A hacking attempt doesn't have to be sophisticated to be successful. Rather, attackers will always be focused solely on using tools and techniques that will work regardless of how sophisticated they are.
It doesn't have to be fancy, it just has to work
The point that a lot of people don't get is that hackers aren't out there to impress people. For the most part, the biggest thing they care about is getting the job done as efficiently and as effectively as possible. A great example of this is the hacking of French television network TV5 Monde.

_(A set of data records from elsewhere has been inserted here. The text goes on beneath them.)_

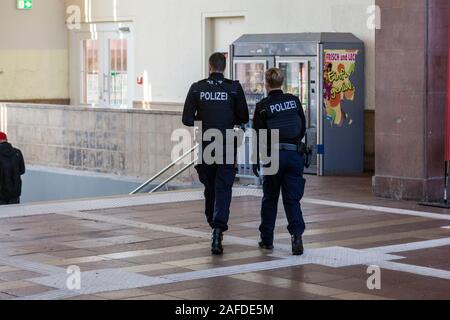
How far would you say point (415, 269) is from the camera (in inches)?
378

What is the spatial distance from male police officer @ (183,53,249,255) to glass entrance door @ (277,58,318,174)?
787cm

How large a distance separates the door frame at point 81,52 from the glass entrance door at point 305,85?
20.8ft

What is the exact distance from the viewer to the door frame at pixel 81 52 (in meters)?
23.9

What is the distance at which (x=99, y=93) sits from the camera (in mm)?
25203

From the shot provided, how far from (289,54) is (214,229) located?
331 inches

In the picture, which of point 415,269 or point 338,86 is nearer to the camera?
point 415,269

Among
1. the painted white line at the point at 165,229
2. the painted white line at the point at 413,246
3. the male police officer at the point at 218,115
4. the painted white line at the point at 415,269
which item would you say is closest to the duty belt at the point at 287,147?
the male police officer at the point at 218,115

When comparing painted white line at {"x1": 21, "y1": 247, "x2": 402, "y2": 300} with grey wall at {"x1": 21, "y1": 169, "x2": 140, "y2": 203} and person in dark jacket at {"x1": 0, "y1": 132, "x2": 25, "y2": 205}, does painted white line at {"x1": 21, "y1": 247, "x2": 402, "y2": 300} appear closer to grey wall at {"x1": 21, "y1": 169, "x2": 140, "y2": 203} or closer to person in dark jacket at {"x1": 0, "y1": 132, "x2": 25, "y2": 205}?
person in dark jacket at {"x1": 0, "y1": 132, "x2": 25, "y2": 205}

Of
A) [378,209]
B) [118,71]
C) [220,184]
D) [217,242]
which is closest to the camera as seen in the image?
[220,184]

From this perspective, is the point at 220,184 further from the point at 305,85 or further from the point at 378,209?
the point at 305,85

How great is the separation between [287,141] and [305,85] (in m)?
8.26

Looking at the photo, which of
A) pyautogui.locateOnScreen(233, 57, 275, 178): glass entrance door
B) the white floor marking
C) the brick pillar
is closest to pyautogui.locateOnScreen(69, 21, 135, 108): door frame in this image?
pyautogui.locateOnScreen(233, 57, 275, 178): glass entrance door

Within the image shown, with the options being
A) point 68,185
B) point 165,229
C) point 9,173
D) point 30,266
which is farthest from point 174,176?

The tools used to hack TV5 Monde weren't sophisticated in the slightest. In fact, Trend Micro Chief Technology Officer Raimund Genes reported that the malware that was used in the attack was made with a simply VBScript toolkit and had an instructional video on YouTube. In an era where multiple educational tools are moving online, this is a frightening concept. People no longer need to know how to write sophisticated malware in order to hack a national television network.

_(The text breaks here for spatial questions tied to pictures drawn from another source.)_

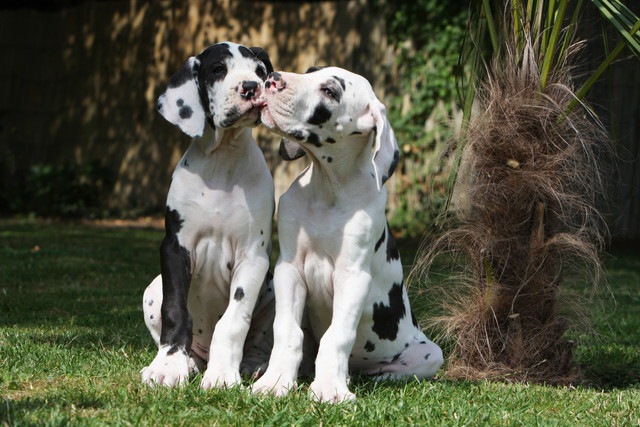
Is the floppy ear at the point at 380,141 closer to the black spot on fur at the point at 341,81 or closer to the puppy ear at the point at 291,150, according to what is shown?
the black spot on fur at the point at 341,81

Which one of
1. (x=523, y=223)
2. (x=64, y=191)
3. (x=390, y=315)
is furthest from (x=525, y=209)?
(x=64, y=191)

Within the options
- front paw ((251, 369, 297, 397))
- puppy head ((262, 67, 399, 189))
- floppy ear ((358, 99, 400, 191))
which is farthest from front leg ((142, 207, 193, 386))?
floppy ear ((358, 99, 400, 191))

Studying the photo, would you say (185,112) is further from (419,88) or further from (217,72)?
(419,88)

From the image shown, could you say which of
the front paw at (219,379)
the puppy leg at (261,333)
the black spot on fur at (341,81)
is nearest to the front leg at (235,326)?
the front paw at (219,379)

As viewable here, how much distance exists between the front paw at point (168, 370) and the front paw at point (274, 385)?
1.15ft

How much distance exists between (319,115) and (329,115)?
0.05m

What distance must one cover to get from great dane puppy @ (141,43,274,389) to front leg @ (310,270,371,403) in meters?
0.42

Although the idea of hacking tools being found readily available online is scary enough, it isn't the only unsophisticated way of gaining access to private information. John Brennan, the director of the CIA, found this out the hard way when his AOL email account was hacked by a teenager. The hacker used social engineering, a technique that scams people into giving out sensitive information simply by lying to them.
In that particular case, the cyber criminal called Verizon posing as a technician working on Brennan's account. The New York Post reported that the teenager said he needed some information to keep working, and conned Verizon into giving him Brennan's personal details. Once he got access to this data, the hacker simply called AOL saying he was locked out of his account and needed a password reset. He used the information gained from Verizon to trick AOL into thinking he was Brennan and quickly gained access to the email account.
This incident shows just how effective an unsophisticated attack can be. Although the teen must have had some conversational ability to trick two companies into thinking he was someone he wasn't, the point here is that access to the CIA director's personal email account was only two phone calls away. Why utilize highly-refined cyber crime techniques if something as simple as this works equally well?
What's to be done?
The sad reality of the situation is that an organizations simply cannot protect against every single cyber attack lobbied at it. There are obviously preventative measures companies can take to lower the risk of an attack, but the sheer number of cyber criminals out there means that at least some hacking attempts are going to make it through the front lines. Finding these hackers after they've already gained access seems backwards, but many times it's the only option.
Hackers are out there and they are constantly trying to take the private information of citizens and companies alike. People need to start realizing that even unsophisticated attacks pose a very real threat to their information, and they need to start taking steps to mitigate this risk. As Genes stated in his August 2015 article: "An intrusion detection system is no longer a luxury, but a necessity."